Link Prediction: Forecasting New Connections

Twitter might suggest you follow someone you've never heard of—and be right. LinkedIn might predict a professional connection before you've exchanged a business card. Amazon recommends products bought by people with similar purchase histories. All of these involve link prediction: given the current structure of a network, which edges are likely to form next? This problem sits at the intersection of network science, machine learning, and probability, with applications from drug discovery to intelligence analysis.

Why Networks Have Missing Links

Real networks are almost always incomplete. Social networks have connections not yet formed between people who would become friends if introduced. Protein interaction networks have interactions not yet discovered experimentally. Knowledge graphs have relationships between entities that researchers haven't yet verified. Collaboration networks have potential collaborations between researchers who haven't met. Link prediction addresses both future link formation (social networks) and missing link discovery (biological networks)—the mathematical formulation is identical even though the interpretation differs.

Similarity-Based Methods

The simplest link prediction methods score each pair of non-connected nodes by a similarity measure. Common neighbors: two people likely to connect if they share many friends. Formally, the score is |N(u) ∩ N(v)|, where N(u) is the set of neighbors of u. Jaccard coefficient normalizes by union: |N(u) ∩ N(v)| / |N(u) ∪ N(v)|. The Adamic-Adar index weights common neighbors by the log-inverse of their degree—rare common neighbors count more than hubs. These methods are intuitive, computationally cheap, and surprisingly effective for social networks.

Common neighbors: |N(u) ∩ N(v)| Adamic-Adar: Σ_{w ∈ N(u)∩N(v)} 1/log|N(w)|

Path-Based Methods

Katz centrality scores potential links by the number of paths between nodes, with longer paths weighted less: score(u,v) = Σ_l β^l |paths_l(u,v)|, where β < 1 is a decay factor. The matrix form is (I − βA)^{−1} − I where A is the adjacency matrix. SimRank captures the idea that two nodes are similar if they are connected to similar nodes—a recursive definition solved iteratively. These path-based methods capture global network structure rather than just local neighborhoods, improving predictions in networks where short paths are less informative.
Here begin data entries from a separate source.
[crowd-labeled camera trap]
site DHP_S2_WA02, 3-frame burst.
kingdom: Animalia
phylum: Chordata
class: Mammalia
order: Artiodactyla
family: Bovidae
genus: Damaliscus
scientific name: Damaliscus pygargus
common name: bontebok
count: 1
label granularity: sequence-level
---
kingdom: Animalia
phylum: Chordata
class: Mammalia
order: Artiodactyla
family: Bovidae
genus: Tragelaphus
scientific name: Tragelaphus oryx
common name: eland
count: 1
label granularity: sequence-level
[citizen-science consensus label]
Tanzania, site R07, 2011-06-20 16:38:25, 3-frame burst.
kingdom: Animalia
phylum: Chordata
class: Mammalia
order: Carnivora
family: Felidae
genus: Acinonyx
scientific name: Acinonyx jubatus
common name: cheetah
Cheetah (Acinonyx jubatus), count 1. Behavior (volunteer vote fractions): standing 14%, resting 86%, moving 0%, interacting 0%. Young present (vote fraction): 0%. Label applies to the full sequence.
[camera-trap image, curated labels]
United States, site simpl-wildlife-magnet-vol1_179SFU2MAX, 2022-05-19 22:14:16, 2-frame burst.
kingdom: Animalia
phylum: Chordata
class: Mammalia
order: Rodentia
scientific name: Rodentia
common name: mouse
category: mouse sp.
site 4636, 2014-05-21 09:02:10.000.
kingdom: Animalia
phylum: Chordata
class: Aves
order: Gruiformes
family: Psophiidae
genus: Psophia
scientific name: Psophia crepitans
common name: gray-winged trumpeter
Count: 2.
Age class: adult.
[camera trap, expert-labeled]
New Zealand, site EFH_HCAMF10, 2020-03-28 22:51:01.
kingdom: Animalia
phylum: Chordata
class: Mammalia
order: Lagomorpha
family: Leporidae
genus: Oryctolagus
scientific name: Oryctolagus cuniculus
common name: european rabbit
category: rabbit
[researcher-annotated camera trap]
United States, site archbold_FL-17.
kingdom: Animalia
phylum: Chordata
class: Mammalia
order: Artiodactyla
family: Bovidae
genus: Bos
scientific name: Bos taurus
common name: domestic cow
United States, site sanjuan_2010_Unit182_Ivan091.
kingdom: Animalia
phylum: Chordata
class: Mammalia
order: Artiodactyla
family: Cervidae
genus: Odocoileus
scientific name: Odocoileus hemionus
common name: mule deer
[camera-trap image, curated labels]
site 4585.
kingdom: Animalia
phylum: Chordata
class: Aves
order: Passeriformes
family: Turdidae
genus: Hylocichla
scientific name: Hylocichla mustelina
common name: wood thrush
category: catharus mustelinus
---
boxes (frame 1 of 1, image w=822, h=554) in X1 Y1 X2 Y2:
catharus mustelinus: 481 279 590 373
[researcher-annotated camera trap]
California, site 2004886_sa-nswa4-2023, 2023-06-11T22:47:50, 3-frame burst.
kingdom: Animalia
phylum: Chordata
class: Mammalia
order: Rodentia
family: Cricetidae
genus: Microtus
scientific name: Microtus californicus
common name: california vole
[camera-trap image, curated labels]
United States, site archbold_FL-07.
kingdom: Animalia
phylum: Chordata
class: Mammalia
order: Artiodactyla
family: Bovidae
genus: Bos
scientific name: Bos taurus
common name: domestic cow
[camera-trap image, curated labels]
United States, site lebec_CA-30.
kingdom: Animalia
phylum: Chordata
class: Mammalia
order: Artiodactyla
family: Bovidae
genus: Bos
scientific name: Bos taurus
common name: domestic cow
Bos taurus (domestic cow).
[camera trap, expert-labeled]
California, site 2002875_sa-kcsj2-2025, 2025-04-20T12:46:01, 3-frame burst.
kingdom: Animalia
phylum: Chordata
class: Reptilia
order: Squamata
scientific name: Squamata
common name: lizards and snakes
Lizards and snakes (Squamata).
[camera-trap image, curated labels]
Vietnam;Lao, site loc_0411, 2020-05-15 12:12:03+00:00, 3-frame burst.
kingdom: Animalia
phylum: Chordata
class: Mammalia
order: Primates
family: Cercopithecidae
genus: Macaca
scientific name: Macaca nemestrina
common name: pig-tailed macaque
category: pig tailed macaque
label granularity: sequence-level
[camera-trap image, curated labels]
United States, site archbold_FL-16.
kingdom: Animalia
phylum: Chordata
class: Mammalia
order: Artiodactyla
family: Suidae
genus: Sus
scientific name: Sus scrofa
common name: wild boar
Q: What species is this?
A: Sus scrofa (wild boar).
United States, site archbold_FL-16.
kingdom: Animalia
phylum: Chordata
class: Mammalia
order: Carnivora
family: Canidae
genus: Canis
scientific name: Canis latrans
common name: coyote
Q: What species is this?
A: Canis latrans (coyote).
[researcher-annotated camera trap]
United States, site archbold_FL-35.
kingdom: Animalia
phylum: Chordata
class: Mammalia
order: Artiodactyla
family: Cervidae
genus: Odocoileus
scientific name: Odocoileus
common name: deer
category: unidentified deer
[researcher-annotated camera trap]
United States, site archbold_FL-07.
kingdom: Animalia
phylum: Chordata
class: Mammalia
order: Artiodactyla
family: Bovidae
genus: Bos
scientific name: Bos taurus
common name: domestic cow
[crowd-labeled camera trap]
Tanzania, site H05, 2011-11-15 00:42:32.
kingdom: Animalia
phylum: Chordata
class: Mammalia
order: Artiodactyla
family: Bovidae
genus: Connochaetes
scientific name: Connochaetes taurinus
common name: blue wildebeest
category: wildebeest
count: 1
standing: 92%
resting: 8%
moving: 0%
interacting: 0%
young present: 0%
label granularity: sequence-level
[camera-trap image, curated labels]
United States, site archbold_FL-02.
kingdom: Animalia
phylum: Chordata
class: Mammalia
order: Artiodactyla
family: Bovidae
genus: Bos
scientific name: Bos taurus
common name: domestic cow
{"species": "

Katz score: score(u,v) = [(I − βA)⁻¹ − I]_{uv}

Matrix Factorization and Embeddings

Modern link prediction uses latent factor models. Matrix factorization decomposes the adjacency matrix A ≈ UV^T, where U and V are low-rank matrices of node embeddings. The predicted score for edge (u,v) is the dot product of their embedding vectors. Node2Vec and DeepWalk learn embeddings using random walks on the graph—nodes frequently co-occurring in walks get similar embeddings. Graph Neural Networks (GNNs) compute embeddings by aggregating neighborhood information through multiple layers, achieving state-of-the-art performance on benchmark link prediction tasks.

Evaluation

Evaluating link prediction requires care. Splitting networks into train/test sets temporally—using past edges to predict future ones—is the most realistic evaluation. Measuring performance with AUC (area under the ROC curve) or average precision accounts for the severe class imbalance: non-edges vastly outnumber edges in any sparse network. Random baseline performance is not 50%—it depends on network density. The right evaluation strategy depends on whether you're predicting future links (use temporal splits) or discovering missing links (use random holdout of known edges).

Conclusion

Link prediction demonstrates how network structure encodes probabilistic information about future connections. From simple heuristics counting common neighbors to deep learning models capturing complex structural patterns, the field has developed a rich toolkit. The core insight—that networks are not random but structured by principles that make some future links far more likely than others—enables useful predictions in social networks, biology, and recommendation systems, wherever connections emerge from underlying social or physical processes.